Passerelle du Mont-Blanc: le recours contre les panneaux est rejeté

25.10.2024 18h01 Rédaction

passerelle

EXCLUSIF – La justice n'annule pas la votation municipale du 24 novembre, mais concède qu'une irrégularité entache le scrutin. L'influence des panneaux dits "informatifs" n'est pas déterminante sur le vote, selon la Chambre Constitutionnelle de la Cour de Justice, qui ne manque toutefois pas de tacler la Ville.

Développement important dans l'affaire des panneaux installés par les services de Frédérique Perler vantant la future passerelle du Mont-Blanc. La justice a rejeté le recours du MCG, mais relève des irrégularités, a appris Léman Bleu.

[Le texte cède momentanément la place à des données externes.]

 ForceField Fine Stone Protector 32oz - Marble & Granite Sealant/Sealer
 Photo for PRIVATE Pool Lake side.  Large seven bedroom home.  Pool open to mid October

La Chambre estime que le principe de transparence n’a pas été violé. Elle relève en revanche qu’une telle campagne, avec de si «grands panneaux», n’était pas nécessaire vu l’existence de la brochure d’information sur les votations. La présentation unilatérale du projet est aussi critiquée. Des griefs insuffisants pour annuler la votation du 24 novembre, estiment les juges.

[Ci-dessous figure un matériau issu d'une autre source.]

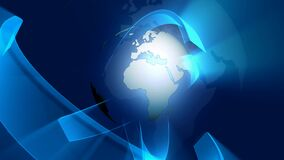 Revolving Earth Blue Banners. Video of Revolving Earth Blue Banners stock video footage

Votation entachée d'une irrégularité 

«La chambre de céans considère que la campagne d'information menée par la Ville de Genève, avec l'installation des panneaux d'affichage et la mise en ligne d'informations favorables au projet de passerelle piétonne du Mont-Blanc, est disproportionnée, ce qui implique que la procédure de votation est entachée d'une irrégularité», indique l'arrêt daté du 19 novembre. 

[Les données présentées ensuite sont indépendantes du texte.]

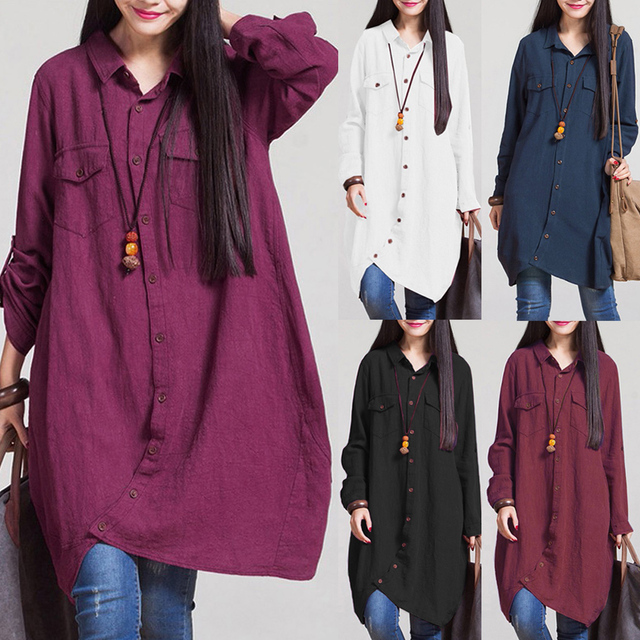 Long Sleeve Blouse Shirts Women tunics Plus Size 3XL 4XL 5XL OL Long Tops Irregular Hem Buttons Loose Casual Vintage Tops female 4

Cependant, la justice estime que la polémique autour de cette affaire et les interventions médiatiques des opposants ont permis de contrebalancer les arguments avancés par ces panneaux. Le MCG n’a par ailleurs pas respecté les délais pour déposer son recours.

«Pas suffisament grave»

Les juges considèrent que «même si la procédure de votation est entachée d'une irrégularité, celle-ci ne porte pas suffisamment à conséquence et n'est pas suffisamment grave pour justifier l'annulation de la votation». Les frais de procédure de 1'000 francs sont mis à la charge du MCG. 

La décision peut encore être contestée devant le Tribunal fédéral.